銀行家算法的數組方式實現

#include<stdio.h>
int sounumber;
int source[100];//銀行家最多有100種資源
int need[100][100];//前100代表顧客最多100個。后100代表最多對100種資源的需求
int inneed[100];
int request[100][100];//同上
int customer=0;
int requestsum[100];//100種資源各自的求和
char finish[100][100];
int control;
int deleteto;
int i=0;
void change()
{
int ch;
do{
printf("tap 1:add source;tap 2:delete source;tap 3:change source;tap 4:stop change\n");
scanf("%d",&ch);
switch(ch)
{
case 1:
sounumber++;
printf("please input the quantity of source%d \n",sounumber);
scanf("%d",&source[sounumber-1]);
for( i=0;i<customer;i++)
{
printf("please input the customer%d's need of source%d \n",i+1,sounumber);
scanf("%d",&need[i][sounumber-1]);
if(need[i][sounumber-1]>source[sounumber-1])
######
你的任務:
1 - 請逐字抄錄銀行家算法程式碼中的一段：從含有「#include<stdio.h>」的字句開始，到「void change()」結束。
2 - 依據銀行家算法程式碼回答：
(a) 註解說銀行家最多有幾種資源？
(b) need 陣列註解中，前面的 100 代表什麼？
(c) 提示文字中，輸入哪個數字表示停止修改？

所附資料:
######
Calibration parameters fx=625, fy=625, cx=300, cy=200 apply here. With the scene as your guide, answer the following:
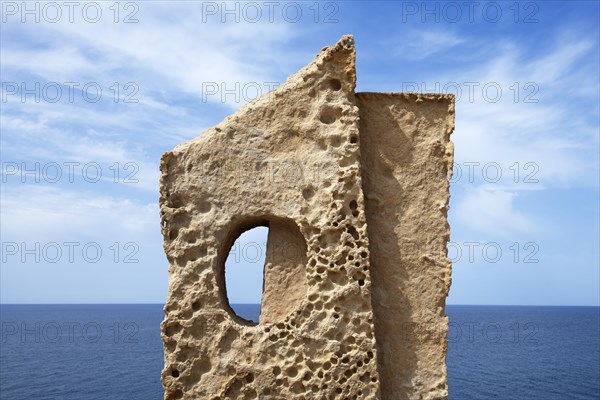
######
各題答案:
1 -
#include<stdio.h>
int sounumber;
int source[100];//銀行家最多有100種資源
int need[100][100];//前100代表顧客最多100個。后100代表最多對100種資源的需求
int inneed[100];
int request[100][100];//同上
int customer=0;
int requestsum[100];//100種資源各自的求和
char finish[100][100];
int control;
int deleteto;
int i=0;
void change()

2 -
(a) 100種。
(b) 顧客最多100個。
(c) 4。